After seeing behind the scenes of the European Parliament and meeting 13 MEPs from different political groups for three days, one of nine Ouest-France subscribers was surprised to see MEPs attempting to work together and realised that students are actually very poorly informed about the EU and its usefulness.
“It is almost like a dream to see how the European Parliament works from the inside. In any case, it is a unique opportunity that I would not have considered to take part in by myself.” On the train that took her to Strasbourg, Mouna Elloumi, a management student at Vannes, did not hide her joy.
“MEPs really know their subject, fight for their issues and work together, even when they are not from the same political party. This is comforting because it is not always the image we have of the European Union. Too often, the media show MEPs who are known but constrained by their party: this does not represent the majority,” said a surprised Mouna Elloumi.
“Among students, we don’t talk about Europe”

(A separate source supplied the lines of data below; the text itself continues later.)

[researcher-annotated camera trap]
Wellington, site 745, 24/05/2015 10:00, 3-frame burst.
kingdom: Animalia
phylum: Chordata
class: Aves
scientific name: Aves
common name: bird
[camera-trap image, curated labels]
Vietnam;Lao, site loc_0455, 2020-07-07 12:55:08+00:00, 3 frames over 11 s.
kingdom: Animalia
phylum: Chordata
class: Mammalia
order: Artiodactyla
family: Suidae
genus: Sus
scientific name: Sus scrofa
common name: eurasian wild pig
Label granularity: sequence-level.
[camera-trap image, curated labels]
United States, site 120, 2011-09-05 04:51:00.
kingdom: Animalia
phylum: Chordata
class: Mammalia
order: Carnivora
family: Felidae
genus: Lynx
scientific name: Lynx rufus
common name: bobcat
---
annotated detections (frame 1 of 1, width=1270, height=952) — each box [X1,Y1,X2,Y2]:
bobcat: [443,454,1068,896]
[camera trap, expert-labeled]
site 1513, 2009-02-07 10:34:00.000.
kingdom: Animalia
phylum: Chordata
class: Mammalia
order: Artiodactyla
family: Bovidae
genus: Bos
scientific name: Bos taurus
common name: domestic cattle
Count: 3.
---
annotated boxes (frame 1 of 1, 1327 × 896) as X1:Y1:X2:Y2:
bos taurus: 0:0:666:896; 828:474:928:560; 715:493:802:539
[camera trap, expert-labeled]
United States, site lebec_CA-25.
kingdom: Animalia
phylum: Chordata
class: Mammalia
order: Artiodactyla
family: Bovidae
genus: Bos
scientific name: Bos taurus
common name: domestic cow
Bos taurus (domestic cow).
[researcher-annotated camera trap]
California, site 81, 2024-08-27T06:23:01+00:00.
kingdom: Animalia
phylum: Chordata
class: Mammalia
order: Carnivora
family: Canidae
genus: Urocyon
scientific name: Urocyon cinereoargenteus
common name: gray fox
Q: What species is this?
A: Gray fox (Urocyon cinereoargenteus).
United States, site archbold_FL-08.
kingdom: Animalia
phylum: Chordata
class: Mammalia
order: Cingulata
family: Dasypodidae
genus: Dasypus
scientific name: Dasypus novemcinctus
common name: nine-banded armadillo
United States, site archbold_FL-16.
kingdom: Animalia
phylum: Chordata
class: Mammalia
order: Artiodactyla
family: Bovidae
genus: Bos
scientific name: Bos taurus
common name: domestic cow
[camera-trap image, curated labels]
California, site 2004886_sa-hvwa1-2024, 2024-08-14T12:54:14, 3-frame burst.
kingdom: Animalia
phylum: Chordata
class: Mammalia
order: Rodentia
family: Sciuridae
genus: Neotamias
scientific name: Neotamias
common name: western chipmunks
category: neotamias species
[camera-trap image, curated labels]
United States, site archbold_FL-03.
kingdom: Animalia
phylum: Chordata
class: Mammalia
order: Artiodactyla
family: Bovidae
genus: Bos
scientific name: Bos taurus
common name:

“I particularly appreciated the exchanges and the frankness of MEP Edouard Martin,” Mouna recalled. French MEP Martin, with whom the subscribers had dinner, is a trade unionist who had taken the lead in the fight against the closure of the Florange blast furnaces.
“The same goes for Karima Delli (elected under the EELV banner), who spoke of environmental protection.”
Mouna Elloumi is now more familiar with the European institutions and their role.
“I intend to talk about this visit to the people I know. Among students, there is very little discussion about politics and even less about Europe,” she said.
“Especially with Erasmus, one could think that my generation has a strong connection to the EU. But not everyone knows the programme, and I think that overall, we are not sufficiently informed about how useful the EU is.”